§ **EXTRACT TO READ**

I know that eReader PDBs are supported. This is a little trick I do if I want to use an external converter for PDB within the Calibre Python environment (very useful on Windows machines). By importing the PDB, it calls the conversion routine on the file and generates a zipped HTML file in the same directory. I can then add that within the MetaData GUI. Now I have both the original eReader file and the converted HTML zip file to work with. I can't do this as a conversion plugin since that plugin expects OEB output. Perhaps with some work, I could figure out how to call the HTML to OEB functions within the plugin after converting to HTML. This whole plugin thing is still a bit of effort to work with.

§ **WHAT THIS TASK INVOLVES**
Please check the post on converting eReader PDB files in Calibre: what does importing the PDB generate, and where?

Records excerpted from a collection
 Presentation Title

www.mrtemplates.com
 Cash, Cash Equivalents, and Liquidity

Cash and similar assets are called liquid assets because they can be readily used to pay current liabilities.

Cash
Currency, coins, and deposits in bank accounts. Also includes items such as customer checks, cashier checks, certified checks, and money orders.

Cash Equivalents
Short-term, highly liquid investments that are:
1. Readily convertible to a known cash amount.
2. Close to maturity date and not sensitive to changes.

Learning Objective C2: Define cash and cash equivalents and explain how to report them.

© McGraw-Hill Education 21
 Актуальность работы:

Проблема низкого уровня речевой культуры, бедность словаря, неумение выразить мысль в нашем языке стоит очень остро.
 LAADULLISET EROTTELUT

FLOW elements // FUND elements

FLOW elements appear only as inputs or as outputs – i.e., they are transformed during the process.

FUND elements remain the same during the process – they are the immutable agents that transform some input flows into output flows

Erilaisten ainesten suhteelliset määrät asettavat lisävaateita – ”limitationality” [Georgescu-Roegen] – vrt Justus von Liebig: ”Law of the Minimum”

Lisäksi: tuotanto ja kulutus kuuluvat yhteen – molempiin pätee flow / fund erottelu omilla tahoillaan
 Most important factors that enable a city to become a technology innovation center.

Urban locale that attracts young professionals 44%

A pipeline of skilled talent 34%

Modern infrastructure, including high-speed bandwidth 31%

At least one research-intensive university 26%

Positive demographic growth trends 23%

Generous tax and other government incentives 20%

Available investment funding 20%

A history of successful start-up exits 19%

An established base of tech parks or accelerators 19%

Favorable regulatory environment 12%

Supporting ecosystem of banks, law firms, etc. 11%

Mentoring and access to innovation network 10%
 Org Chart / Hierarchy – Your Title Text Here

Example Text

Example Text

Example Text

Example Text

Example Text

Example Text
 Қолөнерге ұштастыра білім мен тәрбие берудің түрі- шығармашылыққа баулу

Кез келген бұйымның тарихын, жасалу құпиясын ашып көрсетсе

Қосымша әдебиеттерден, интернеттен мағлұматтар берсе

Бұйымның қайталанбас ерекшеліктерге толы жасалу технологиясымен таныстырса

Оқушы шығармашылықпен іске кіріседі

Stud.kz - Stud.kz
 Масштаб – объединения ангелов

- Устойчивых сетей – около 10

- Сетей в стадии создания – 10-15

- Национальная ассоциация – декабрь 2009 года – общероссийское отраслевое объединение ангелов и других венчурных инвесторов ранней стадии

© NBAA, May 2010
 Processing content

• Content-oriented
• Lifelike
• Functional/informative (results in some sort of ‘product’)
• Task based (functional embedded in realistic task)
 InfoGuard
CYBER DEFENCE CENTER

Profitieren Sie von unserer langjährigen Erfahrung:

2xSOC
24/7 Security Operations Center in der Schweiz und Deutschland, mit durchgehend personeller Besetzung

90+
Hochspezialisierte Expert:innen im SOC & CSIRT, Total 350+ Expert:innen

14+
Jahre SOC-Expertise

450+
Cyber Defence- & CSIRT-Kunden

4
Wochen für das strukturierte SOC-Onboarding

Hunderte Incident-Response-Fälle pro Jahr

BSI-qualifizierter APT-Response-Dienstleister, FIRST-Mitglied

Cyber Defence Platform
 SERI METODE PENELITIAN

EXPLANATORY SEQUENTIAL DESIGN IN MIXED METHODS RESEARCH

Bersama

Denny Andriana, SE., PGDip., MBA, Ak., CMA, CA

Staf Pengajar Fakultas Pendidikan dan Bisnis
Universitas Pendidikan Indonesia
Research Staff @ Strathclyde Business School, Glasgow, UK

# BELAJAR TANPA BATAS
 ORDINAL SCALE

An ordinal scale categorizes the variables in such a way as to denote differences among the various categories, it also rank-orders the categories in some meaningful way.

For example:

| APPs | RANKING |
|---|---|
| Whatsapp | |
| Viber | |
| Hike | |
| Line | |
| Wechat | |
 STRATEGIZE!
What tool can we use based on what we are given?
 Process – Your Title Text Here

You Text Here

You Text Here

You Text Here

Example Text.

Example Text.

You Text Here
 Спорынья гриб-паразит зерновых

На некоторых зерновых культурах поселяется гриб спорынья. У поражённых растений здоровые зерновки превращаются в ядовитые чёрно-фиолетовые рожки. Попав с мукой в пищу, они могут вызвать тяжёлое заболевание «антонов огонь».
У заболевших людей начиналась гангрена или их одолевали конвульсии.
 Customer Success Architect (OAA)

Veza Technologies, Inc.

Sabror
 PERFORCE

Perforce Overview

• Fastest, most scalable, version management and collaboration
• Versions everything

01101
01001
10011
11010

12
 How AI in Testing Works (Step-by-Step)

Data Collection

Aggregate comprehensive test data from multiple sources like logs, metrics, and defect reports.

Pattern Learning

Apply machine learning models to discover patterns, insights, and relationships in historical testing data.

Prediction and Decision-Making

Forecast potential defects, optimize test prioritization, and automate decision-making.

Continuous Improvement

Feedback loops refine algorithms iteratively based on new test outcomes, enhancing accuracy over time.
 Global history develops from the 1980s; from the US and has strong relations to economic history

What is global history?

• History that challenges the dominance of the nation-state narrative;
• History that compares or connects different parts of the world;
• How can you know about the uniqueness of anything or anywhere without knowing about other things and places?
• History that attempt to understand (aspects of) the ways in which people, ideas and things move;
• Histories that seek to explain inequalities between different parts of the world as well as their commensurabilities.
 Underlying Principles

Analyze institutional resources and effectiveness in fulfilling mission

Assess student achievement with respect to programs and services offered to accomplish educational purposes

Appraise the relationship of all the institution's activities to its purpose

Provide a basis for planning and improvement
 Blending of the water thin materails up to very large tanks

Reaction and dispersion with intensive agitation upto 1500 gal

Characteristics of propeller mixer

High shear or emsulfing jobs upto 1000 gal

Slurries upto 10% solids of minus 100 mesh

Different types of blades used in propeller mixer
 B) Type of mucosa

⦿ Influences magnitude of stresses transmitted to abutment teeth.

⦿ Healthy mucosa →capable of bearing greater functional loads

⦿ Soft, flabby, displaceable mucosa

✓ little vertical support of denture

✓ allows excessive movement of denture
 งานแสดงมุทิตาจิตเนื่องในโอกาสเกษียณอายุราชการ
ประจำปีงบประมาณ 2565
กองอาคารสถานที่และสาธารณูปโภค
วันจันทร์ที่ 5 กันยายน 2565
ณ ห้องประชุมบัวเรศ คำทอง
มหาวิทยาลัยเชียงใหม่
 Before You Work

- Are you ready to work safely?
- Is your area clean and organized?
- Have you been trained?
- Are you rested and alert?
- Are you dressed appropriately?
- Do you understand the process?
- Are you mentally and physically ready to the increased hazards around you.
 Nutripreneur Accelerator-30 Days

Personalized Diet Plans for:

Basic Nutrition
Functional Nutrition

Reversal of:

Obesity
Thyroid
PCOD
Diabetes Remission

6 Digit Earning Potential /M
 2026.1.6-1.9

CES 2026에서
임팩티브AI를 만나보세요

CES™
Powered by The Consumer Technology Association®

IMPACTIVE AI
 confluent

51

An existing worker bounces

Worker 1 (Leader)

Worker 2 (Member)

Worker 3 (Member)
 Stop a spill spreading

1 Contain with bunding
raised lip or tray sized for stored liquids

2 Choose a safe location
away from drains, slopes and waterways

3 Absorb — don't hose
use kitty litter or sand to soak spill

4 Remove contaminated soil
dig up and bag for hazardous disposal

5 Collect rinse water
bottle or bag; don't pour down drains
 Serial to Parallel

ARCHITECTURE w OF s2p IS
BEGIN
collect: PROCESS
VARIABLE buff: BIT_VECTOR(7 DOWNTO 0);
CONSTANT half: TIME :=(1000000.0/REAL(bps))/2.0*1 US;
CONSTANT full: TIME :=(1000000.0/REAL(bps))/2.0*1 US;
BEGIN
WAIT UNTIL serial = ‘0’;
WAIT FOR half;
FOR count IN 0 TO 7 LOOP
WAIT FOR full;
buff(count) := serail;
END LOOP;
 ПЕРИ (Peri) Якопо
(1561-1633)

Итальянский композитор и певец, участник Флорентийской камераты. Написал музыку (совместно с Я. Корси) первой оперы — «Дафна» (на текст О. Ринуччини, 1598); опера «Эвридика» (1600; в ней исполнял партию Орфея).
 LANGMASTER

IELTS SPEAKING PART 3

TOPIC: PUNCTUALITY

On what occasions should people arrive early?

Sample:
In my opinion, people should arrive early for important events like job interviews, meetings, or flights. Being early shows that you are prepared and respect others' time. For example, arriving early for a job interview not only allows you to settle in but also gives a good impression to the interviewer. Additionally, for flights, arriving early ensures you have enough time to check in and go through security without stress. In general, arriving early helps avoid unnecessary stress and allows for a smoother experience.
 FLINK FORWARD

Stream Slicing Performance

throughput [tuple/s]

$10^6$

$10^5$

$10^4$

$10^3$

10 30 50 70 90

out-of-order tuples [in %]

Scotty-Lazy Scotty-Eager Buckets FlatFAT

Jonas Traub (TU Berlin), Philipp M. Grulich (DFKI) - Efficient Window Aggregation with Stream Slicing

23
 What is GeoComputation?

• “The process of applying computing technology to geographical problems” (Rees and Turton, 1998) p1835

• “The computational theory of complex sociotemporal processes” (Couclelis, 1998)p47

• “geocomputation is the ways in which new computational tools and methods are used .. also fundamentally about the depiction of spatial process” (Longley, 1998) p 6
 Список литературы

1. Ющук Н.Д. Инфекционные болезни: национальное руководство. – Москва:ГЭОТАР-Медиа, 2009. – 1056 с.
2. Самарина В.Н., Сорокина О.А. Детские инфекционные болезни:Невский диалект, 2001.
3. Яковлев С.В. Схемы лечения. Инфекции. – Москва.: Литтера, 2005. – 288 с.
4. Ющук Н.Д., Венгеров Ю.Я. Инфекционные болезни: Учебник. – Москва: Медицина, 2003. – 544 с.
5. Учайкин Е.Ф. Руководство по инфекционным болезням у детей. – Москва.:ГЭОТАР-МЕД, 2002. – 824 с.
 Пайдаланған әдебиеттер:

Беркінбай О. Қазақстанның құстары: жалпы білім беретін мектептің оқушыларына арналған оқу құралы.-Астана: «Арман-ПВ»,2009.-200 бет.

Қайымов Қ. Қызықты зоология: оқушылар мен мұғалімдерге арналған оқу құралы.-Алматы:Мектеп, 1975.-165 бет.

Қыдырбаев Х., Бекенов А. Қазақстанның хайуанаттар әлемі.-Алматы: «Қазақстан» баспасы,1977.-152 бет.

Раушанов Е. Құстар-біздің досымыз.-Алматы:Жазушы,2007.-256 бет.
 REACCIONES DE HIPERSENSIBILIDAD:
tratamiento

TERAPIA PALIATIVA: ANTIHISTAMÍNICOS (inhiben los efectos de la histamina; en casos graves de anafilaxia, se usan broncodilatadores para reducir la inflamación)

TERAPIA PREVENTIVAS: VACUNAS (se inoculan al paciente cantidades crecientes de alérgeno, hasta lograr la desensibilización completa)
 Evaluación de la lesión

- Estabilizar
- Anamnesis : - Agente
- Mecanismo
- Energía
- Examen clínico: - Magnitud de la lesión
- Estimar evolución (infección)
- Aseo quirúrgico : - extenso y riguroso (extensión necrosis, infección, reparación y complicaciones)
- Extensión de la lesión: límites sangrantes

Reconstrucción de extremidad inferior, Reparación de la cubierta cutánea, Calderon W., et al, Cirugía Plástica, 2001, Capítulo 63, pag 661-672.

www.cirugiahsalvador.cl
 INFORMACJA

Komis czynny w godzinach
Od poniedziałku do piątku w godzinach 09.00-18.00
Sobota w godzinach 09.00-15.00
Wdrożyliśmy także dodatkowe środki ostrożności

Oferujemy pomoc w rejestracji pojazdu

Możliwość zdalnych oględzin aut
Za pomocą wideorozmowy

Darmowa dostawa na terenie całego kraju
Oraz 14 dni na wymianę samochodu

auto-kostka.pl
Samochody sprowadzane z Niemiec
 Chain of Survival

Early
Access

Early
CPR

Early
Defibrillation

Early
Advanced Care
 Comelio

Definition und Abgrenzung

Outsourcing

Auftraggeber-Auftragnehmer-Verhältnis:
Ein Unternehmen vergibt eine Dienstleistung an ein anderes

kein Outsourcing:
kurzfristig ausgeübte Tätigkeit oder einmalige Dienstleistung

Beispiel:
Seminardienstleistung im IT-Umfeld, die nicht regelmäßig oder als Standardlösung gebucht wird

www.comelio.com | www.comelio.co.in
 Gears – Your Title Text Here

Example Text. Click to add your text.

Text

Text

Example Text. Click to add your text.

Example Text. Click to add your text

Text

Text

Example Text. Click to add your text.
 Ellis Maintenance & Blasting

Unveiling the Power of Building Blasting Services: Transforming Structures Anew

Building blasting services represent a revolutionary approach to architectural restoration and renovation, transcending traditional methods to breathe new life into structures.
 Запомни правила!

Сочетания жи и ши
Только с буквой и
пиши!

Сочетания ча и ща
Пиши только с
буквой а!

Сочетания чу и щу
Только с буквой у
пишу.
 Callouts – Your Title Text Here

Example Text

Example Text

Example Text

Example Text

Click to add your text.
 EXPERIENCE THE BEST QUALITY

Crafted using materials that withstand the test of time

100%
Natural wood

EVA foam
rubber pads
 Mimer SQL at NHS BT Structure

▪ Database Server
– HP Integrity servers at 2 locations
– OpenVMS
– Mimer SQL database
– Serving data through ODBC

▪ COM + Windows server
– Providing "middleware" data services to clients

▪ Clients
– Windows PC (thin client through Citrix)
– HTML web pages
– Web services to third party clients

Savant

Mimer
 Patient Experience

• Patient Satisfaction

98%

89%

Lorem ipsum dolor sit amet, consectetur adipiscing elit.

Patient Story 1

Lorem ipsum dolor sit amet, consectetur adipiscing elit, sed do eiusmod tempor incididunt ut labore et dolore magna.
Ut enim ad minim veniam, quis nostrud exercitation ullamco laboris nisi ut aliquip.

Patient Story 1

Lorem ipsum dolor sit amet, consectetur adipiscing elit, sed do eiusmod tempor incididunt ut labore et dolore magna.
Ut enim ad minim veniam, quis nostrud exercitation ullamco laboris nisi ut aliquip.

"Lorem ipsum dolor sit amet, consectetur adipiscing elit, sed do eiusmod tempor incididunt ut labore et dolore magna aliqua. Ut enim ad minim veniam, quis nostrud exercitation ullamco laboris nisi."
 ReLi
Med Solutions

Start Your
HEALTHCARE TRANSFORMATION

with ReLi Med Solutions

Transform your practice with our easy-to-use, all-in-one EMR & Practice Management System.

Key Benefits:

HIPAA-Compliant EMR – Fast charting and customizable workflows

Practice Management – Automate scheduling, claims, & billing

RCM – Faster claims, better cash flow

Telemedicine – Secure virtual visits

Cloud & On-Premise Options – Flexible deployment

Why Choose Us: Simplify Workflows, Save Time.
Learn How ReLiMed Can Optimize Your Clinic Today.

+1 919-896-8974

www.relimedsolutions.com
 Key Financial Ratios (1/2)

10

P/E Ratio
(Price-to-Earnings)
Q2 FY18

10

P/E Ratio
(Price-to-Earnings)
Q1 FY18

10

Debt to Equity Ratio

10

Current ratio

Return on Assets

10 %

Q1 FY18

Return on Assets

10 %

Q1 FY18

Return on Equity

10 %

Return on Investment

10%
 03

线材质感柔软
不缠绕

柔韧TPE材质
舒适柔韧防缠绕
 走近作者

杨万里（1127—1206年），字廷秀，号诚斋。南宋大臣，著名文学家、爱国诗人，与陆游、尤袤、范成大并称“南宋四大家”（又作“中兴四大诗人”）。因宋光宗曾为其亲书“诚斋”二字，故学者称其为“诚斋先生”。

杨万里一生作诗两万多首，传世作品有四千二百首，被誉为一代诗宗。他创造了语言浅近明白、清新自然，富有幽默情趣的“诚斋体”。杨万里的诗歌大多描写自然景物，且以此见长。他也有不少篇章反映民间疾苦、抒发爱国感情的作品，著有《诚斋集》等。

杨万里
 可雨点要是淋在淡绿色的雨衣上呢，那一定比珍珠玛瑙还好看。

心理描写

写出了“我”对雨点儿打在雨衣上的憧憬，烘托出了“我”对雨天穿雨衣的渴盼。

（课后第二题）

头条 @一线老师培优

§ **SOLUTION FOR THIS EXERCISE**
It generates a zipped HTML file in the same directory.